> Request
Please format each line of the data below as one string in a JSON list, leaving out blank lines.

* * *

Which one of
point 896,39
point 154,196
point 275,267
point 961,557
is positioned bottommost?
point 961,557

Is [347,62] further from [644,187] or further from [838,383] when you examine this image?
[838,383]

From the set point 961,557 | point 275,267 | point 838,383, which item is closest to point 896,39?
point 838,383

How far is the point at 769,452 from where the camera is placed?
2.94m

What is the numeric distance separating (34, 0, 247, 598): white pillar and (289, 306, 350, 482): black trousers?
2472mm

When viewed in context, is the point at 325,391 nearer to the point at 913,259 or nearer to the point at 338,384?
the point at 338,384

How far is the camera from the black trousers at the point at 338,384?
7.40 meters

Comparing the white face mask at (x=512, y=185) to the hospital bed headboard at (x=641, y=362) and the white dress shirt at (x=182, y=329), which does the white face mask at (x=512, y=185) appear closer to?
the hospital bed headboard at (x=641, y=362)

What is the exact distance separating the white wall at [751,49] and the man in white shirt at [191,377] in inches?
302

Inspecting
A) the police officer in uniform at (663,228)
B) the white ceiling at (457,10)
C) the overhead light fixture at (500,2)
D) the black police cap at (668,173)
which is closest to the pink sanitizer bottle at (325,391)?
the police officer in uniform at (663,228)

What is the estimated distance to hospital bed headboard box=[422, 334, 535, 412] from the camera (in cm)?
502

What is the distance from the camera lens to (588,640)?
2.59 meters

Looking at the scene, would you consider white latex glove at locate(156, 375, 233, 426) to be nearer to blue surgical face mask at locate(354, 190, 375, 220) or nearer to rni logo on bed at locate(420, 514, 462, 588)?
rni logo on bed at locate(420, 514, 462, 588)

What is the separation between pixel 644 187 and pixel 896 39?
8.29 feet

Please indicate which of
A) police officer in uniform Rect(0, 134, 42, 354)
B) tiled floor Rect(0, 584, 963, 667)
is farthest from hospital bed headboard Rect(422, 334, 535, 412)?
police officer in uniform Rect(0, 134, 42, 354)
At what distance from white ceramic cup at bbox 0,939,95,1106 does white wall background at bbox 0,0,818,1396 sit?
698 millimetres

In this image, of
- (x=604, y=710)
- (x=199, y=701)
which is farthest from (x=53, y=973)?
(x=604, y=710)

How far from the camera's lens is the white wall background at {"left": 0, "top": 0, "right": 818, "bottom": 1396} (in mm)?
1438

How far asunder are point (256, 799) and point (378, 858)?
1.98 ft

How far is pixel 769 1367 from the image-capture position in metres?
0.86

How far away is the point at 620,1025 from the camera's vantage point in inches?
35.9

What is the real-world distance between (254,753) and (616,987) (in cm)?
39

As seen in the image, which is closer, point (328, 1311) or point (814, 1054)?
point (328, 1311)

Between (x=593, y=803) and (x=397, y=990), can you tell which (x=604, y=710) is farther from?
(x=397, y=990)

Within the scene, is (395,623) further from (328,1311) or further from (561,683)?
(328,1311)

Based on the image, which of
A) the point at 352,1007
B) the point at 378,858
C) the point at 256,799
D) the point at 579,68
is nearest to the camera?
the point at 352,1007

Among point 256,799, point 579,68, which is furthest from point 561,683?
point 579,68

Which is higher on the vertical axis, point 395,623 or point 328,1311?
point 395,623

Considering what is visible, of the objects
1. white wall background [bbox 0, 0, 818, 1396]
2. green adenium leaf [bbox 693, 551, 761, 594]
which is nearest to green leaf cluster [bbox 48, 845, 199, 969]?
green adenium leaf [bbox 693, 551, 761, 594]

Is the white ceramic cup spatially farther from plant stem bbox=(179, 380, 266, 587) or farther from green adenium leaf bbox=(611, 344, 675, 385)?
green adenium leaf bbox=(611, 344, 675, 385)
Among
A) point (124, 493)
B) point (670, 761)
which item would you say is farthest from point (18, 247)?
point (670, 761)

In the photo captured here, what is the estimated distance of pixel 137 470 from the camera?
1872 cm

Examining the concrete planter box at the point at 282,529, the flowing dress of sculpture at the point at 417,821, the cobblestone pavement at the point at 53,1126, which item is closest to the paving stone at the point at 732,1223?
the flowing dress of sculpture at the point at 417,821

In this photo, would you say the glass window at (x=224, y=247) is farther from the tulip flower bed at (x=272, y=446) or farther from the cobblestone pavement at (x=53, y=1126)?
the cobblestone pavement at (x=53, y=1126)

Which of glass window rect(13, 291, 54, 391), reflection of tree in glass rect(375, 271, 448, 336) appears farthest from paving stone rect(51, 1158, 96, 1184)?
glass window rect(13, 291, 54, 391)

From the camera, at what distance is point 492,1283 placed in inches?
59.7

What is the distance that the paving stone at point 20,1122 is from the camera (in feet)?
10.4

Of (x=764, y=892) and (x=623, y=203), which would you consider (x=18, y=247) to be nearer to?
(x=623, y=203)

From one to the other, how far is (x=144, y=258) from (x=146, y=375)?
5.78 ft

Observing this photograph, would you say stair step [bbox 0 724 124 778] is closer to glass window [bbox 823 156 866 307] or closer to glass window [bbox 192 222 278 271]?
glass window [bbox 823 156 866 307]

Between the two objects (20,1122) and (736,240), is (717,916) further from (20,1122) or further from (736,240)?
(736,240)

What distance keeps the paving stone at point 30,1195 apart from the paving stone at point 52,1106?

* * *

> Correct response
[
  "Which one of",
  "point 896,39",
  "point 154,196",
  "point 275,267",
  "point 961,557",
  "is positioned bottommost?",
  "point 961,557",
  "Is [347,62] further from [644,187] or further from [838,383] when you examine this image?",
  "[838,383]",
  "From the set point 961,557 | point 275,267 | point 838,383, which item is closest to point 896,39?",
  "point 838,383",
  "How far is the point at 769,452 from where the camera is placed?",
  "2.94m",
  "What is the numeric distance separating (34, 0, 247, 598): white pillar and (289, 306, 350, 482): black trousers?",
  "2472mm",
  "When viewed in context, is the point at 325,391 nearer to the point at 913,259 or nearer to the point at 338,384?",
  "the point at 338,384",
  "How far is the camera from the black trousers at the point at 338,384?",
  "7.40 meters",
  "Comparing the white face mask at (x=512, y=185) to the hospital bed headboard at (x=641, y=362) and the white dress shirt at (x=182, y=329), which does the white face mask at (x=512, y=185) appear closer to?",
  "the hospital bed headboard at (x=641, y=362)",
  "What is the exact distance separating the white wall at [751,49] and the man in white shirt at [191,377] in inches?",
  "302",
  "Inspecting",
  "A) the police officer in uniform at (663,228)",
  "B) the white ceiling at (457,10)",
  "C) the overhead light fixture at (500,2)",
  "D) the black police cap at (668,173)",
  "which is closest to the pink sanitizer bottle at (325,391)?",
  "the police officer in uniform at (663,228)",
  "What is the estimated distance to hospital bed headboard box=[422, 334, 535, 412] from the camera (in cm)?",
  "502",
  "What is the distance from the camera lens to (588,640)?",
  "2.59 meters",
  "Looking at the scene, would you consider white latex glove at locate(156, 375, 233, 426) to be nearer to blue surgical face mask at locate(354, 190, 375, 220) or nearer to rni logo on bed at locate(420, 514, 462, 588)?",
  "rni logo on bed at locate(420, 514, 462, 588)",
  "What is the separation between pixel 644 187 and pixel 896 39?",
  "8.29 feet",
  "Please indicate which of",
  "A) police officer in uniform Rect(0, 134, 42, 354)",
  "B) tiled floor Rect(0, 584, 963, 667)",
  "is farthest from hospital bed headboard Rect(422, 334, 535, 412)?",
  "police officer in uniform Rect(0, 134, 42, 354)",
  "At what distance from white ceramic cup at bbox 0,939,95,1106 does white wall background at bbox 0,0,818,1396 sit?",
  "698 millimetres",
  "In this image, of",
  "- (x=604, y=710)",
  "- (x=199, y=701)",
  "which is farthest from (x=53, y=973)?",
  "(x=604, y=710)",
  "How far from the camera's lens is the white wall background at {\"left\": 0, \"top\": 0, \"right\": 818, \"bottom\": 1396} (in mm)?",
  "1438",
  "How far asunder are point (256, 799) and point (378, 858)?",
  "1.98 ft",
  "How far is pixel 769 1367 from the image-capture position in metres?",
  "0.86",
  "How far away is the point at 620,1025 from the camera's vantage point in inches?",
  "35.9",
  "What is the real-world distance between (254,753) and (616,987) (in cm)?",
  "39",
  "As seen in the image, which is closer, point (328, 1311) or point (814, 1054)?",
  "point (328, 1311)",
  "Between (x=593, y=803) and (x=397, y=990), can you tell which (x=604, y=710) is farther from?",
  "(x=397, y=990)",
  "Within the scene, is (395,623) further from (328,1311) or further from (561,683)?",
  "(328,1311)",
  "Based on the image, which of",
  "A) the point at 352,1007",
  "B) the point at 378,858",
  "C) the point at 256,799",
  "D) the point at 579,68",
  "is nearest to the camera?",
  "the point at 352,1007",
  "Among point 256,799, point 579,68, which is furthest from point 561,683?",
  "point 579,68",
  "Which is higher on the vertical axis, point 395,623 or point 328,1311?",
  "point 395,623",
  "Considering what is visible, of the objects",
  "1. white wall background [bbox 0, 0, 818, 1396]",
  "2. green adenium leaf [bbox 693, 551, 761, 594]",
  "which is nearest to green leaf cluster [bbox 48, 845, 199, 969]?",
  "green adenium leaf [bbox 693, 551, 761, 594]",
  "Is the white ceramic cup spatially farther from plant stem bbox=(179, 380, 266, 587) or farther from green adenium leaf bbox=(611, 344, 675, 385)?",
  "green adenium leaf bbox=(611, 344, 675, 385)",
  "Among",
  "A) point (124, 493)",
  "B) point (670, 761)",
  "which item would you say is farthest from point (18, 247)?",
  "point (670, 761)",
  "In the photo captured here, what is the estimated distance of pixel 137 470 from the camera?",
  "1872 cm",
  "Examining the concrete planter box at the point at 282,529, the flowing dress of sculpture at the point at 417,821, the cobblestone pavement at the point at 53,1126, which item is closest to the paving stone at the point at 732,1223?",
  "the flowing dress of sculpture at the point at 417,821",
  "In this photo, would you say the glass window at (x=224, y=247) is farther from the tulip flower bed at (x=272, y=446) or farther from the cobblestone pavement at (x=53, y=1126)?",
  "the cobblestone pavement at (x=53, y=1126)",
  "Which of glass window rect(13, 291, 54, 391), reflection of tree in glass rect(375, 271, 448, 336) appears farthest from paving stone rect(51, 1158, 96, 1184)?",
  "glass window rect(13, 291, 54, 391)",
  "From the camera, at what distance is point 492,1283 placed in inches?",
  "59.7",
  "What is the distance that the paving stone at point 20,1122 is from the camera (in feet)?",
  "10.4",
  "Of (x=764, y=892) and (x=623, y=203), which would you consider (x=18, y=247) to be nearer to?",
  "(x=623, y=203)",
  "From one to the other, how far is (x=144, y=258) from (x=146, y=375)?",
  "5.78 ft",
  "Observing this photograph, would you say stair step [bbox 0 724 124 778] is closer to glass window [bbox 823 156 866 307] or closer to glass window [bbox 192 222 278 271]?",
  "glass window [bbox 823 156 866 307]",
  "Between the two objects (20,1122) and (736,240), is (717,916) further from (20,1122) or further from (736,240)?",
  "(736,240)",
  "What distance keeps the paving stone at point 30,1195 apart from the paving stone at point 52,1106?"
]